The recovering brain attempts to re-balance neurotransmitters, particularly dopamine. Human imaging studies have shown a reduction of dopamine receptors accompanied by a lesser release of endogenous dopamine in the ventral striatum of cocaine, heroin, and alcohol-dependent subjects, thereby offering visual proof of the “dopamine-impoverished” addicted human brain (Marco, 2011). During active substance use, addictive drugs artificially enhance the functioning of the reward circuitry of the brain. They interfere with the way the brain sends, receives, and processes messages. There is a chemically altered flow of dopamine that halts natural dopamine production. During recovery, there is a biochemical withdrawal in addition to a substance withdrawal. Dopamine levels do not return to pre-SUD levels until there is a passage of time and clearly sought out intervention. The prefrontal cortex which regulates our thoughts, actions, and emotions and also helps people to control their impulses and ignore distractions is affected. The limbic system, responsible for processing emotion and memory, motivation, stress response, reward-related events, sexual stimulation, and arousal is also deeply implicated in SUD and in its common aftermath partner, anhedonia. This part of the amygdala plays a role in stressful feelings like anxiety, irritability, and unease, which characterize long-term withdrawal months after the drug high fades and thus may motivate the person to seek the drug again as they descend into a sense of desperation and anhedonia. Over time, a person with substance use disorder in recovery may seek drugs to get temporary relief from this discomfort rather than to get high. It is critical for those in recovery to recognize that when they experience any of the signs of anhedonia that they understand these are neurobiological issues and not a personal weakness and that they seek immediate support and assistance from therapists, physicians, and loved ones.  
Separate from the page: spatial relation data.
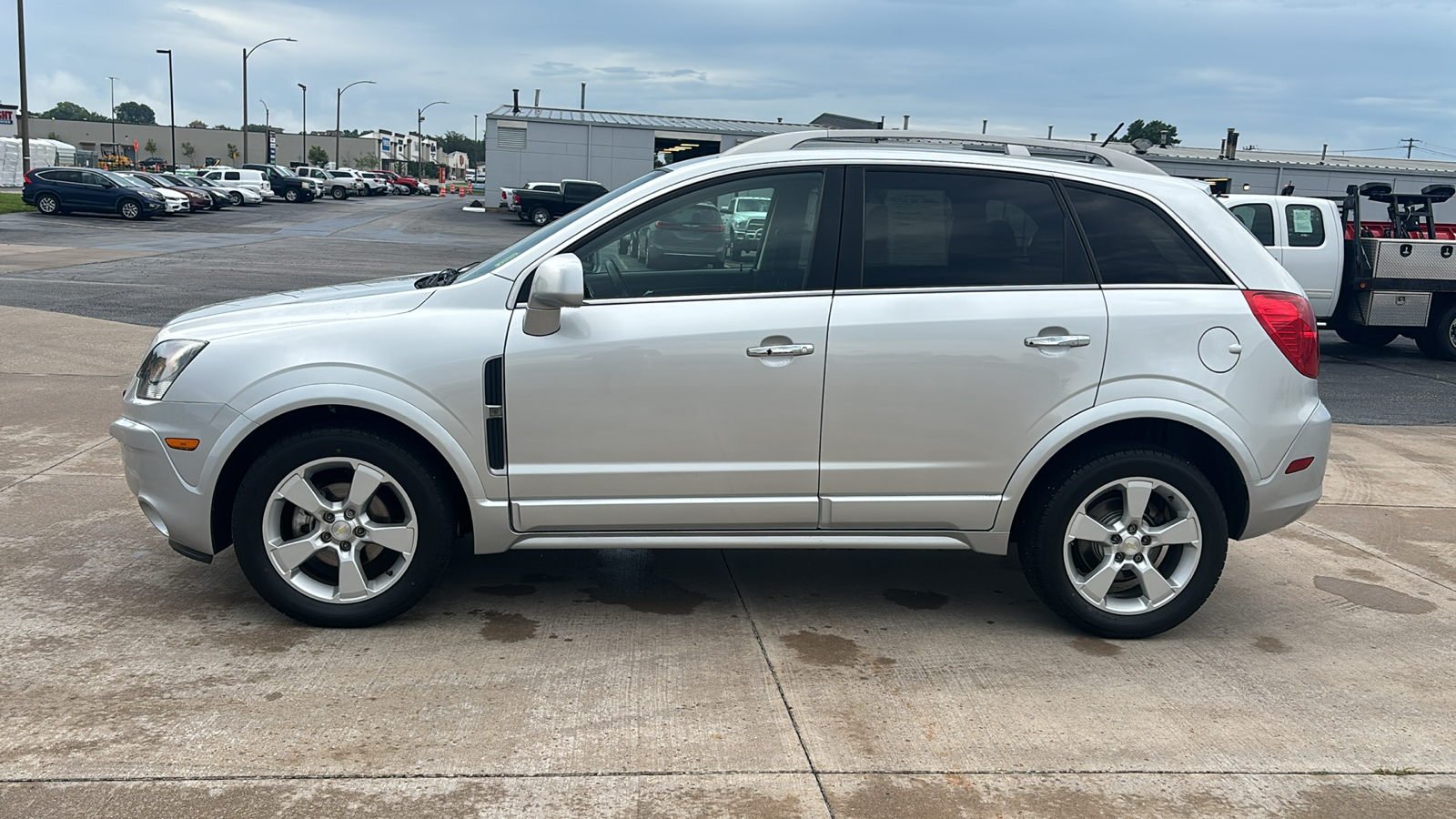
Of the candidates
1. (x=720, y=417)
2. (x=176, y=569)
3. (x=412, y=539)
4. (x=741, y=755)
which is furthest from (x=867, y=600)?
(x=176, y=569)

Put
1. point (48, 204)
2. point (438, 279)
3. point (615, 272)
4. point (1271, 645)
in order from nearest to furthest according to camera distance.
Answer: point (615, 272) → point (1271, 645) → point (438, 279) → point (48, 204)

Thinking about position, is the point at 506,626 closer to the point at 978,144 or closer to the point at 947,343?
the point at 947,343

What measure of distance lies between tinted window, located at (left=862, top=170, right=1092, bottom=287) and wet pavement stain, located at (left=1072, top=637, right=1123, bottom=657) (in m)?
1.39

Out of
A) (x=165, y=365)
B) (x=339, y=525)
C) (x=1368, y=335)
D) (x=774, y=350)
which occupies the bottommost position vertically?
(x=339, y=525)

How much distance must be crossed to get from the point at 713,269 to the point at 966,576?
6.46 feet

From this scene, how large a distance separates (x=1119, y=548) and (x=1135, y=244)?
45.6 inches

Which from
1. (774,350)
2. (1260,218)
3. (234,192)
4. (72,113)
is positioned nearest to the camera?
(774,350)

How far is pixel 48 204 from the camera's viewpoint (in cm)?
3488

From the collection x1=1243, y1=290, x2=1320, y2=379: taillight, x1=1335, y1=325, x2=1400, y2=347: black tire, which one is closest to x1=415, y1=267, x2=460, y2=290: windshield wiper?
x1=1243, y1=290, x2=1320, y2=379: taillight

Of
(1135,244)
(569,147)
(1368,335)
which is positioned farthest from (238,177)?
(1135,244)

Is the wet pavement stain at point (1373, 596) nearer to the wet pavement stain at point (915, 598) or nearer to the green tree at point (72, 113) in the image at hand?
the wet pavement stain at point (915, 598)

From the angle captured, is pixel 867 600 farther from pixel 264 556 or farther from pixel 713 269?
pixel 264 556

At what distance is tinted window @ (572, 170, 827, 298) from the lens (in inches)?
166

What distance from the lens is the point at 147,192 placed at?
3575 centimetres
With such a systemic alteration of the brain, it has adapted. To understand the neurological features that promote successful abstinence, it is necessary to understand changes to the brain that result from SUD exposure. During active substance use, the brain becomes accustomed to the influx of artificially produced dopamine. Without it, even six to fourteen months after discontinuation of substances, the brain continues to strive to achieve a healthier baseline where dopamine transporter levels in the reward center of the brain can adjust to a nearly normal level of functioning. The body and the brain must take time and care to rebalance natural production.
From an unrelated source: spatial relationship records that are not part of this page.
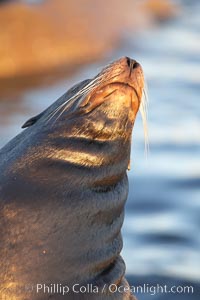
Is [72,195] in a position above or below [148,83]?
below

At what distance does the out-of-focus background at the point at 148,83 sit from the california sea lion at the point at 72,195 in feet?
5.55

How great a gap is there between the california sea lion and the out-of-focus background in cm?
169

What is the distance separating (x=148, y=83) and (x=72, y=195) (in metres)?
6.80

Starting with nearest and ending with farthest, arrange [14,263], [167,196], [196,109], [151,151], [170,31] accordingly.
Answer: [14,263] → [167,196] → [151,151] → [196,109] → [170,31]

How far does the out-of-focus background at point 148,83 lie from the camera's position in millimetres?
7547

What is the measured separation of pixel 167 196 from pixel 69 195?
367 cm

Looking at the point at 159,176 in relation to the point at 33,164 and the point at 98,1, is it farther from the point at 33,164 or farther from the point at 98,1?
the point at 98,1

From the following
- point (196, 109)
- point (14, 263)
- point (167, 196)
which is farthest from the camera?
point (196, 109)

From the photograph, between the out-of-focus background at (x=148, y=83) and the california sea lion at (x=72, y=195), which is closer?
the california sea lion at (x=72, y=195)

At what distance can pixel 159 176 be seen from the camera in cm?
894

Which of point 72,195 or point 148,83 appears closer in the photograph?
point 72,195

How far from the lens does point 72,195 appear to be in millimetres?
4934

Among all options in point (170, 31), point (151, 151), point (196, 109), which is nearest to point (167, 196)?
point (151, 151)

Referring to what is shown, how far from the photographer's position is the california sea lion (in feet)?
15.9
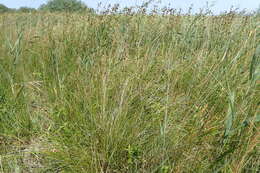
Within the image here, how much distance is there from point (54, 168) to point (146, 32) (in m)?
1.62

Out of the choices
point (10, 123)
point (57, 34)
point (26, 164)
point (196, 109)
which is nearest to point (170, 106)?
point (196, 109)

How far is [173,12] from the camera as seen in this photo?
2648mm

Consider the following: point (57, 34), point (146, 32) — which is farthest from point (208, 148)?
point (57, 34)

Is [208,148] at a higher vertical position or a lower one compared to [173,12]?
lower

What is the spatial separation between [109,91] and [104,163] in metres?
0.41

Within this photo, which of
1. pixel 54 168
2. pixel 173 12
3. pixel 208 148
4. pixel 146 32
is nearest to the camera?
pixel 208 148

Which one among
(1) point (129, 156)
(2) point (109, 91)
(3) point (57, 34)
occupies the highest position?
(3) point (57, 34)

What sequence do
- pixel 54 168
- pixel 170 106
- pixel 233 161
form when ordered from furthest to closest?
pixel 170 106 → pixel 54 168 → pixel 233 161

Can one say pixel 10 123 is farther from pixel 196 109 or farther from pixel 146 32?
pixel 146 32

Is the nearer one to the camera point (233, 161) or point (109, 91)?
point (233, 161)

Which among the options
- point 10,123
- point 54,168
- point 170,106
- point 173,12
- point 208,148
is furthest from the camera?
point 173,12

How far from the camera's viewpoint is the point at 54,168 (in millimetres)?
1100

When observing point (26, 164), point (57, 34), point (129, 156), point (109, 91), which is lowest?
point (26, 164)

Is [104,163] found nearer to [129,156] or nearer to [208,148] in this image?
[129,156]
The development of treatments to target individuals with SUD who have symptoms of anhedonia and low dopamine production has the potential to improve overall outcomes for those with this condition (Crits-Christoph, et al., 2018). The lasting reduction in physiological activity of the dopamine transmitter system leads to the idea that an increment in its activity, to restore pre-drug levels, may yield significant clinical improvements (reduction of craving, relapse, and drug-seeking/taking) (Marco, 2011). In theory, it may be achieved naturally through an increase in dietary protein and velvet beans and other foods rich in tyrosine that activate L-Dopa, vigorous exercise, long walks in natural settings, meditation, non-drug but high-risk activities (such as skydiving), and therapeutic conversations to process negative emotions; pharmacologically (although some research indicates that some popular depression medications may actually lead to additional emotional blunting, other recent research indicates that the medication levodopa may alleviate anhedonia symptoms); and/or with novel interventions such as transcranial magnetic stimulation (TMS) (Belujon and Grace, 2017; Goldsmith, et al, 2023; Lampariello, 2012; Marcus and Bruchas, 2021;Watson, 2021).
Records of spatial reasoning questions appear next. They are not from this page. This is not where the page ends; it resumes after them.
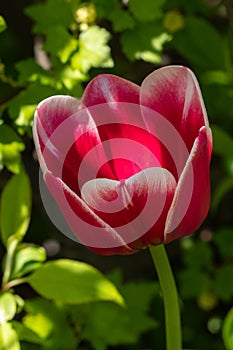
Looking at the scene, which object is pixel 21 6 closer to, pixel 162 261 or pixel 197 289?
pixel 197 289

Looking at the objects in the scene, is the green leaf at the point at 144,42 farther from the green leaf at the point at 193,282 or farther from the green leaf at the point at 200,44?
the green leaf at the point at 193,282

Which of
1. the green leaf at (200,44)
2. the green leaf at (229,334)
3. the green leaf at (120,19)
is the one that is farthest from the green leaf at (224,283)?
the green leaf at (120,19)

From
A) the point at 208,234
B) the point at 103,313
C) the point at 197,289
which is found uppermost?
the point at 103,313

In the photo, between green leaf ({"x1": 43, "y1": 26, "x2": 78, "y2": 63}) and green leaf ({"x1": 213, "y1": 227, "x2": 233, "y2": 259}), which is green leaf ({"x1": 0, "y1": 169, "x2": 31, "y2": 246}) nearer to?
green leaf ({"x1": 43, "y1": 26, "x2": 78, "y2": 63})

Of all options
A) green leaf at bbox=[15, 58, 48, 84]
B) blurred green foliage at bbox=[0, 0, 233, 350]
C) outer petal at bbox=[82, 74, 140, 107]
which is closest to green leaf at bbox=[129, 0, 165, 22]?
blurred green foliage at bbox=[0, 0, 233, 350]

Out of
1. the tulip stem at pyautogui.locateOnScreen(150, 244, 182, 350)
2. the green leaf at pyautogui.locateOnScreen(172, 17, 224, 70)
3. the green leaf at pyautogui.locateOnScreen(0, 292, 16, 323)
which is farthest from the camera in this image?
the green leaf at pyautogui.locateOnScreen(172, 17, 224, 70)

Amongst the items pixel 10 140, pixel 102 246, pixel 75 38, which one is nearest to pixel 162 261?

Restoring dopamine function may well be therapeutically advantageous during recovery and during related episodic anhedonia. Those in recovery may experience symptoms of anhedonia for two to three years after their last drug use, similar to the brain’s grief process whereby there continues to be grief bursts. However, it is important to note that symptoms subside with prolonged abstinence and this knowledge may help those in recovery to keep their lives going, knowing that the brain will heal and their lives will once again feel worth living.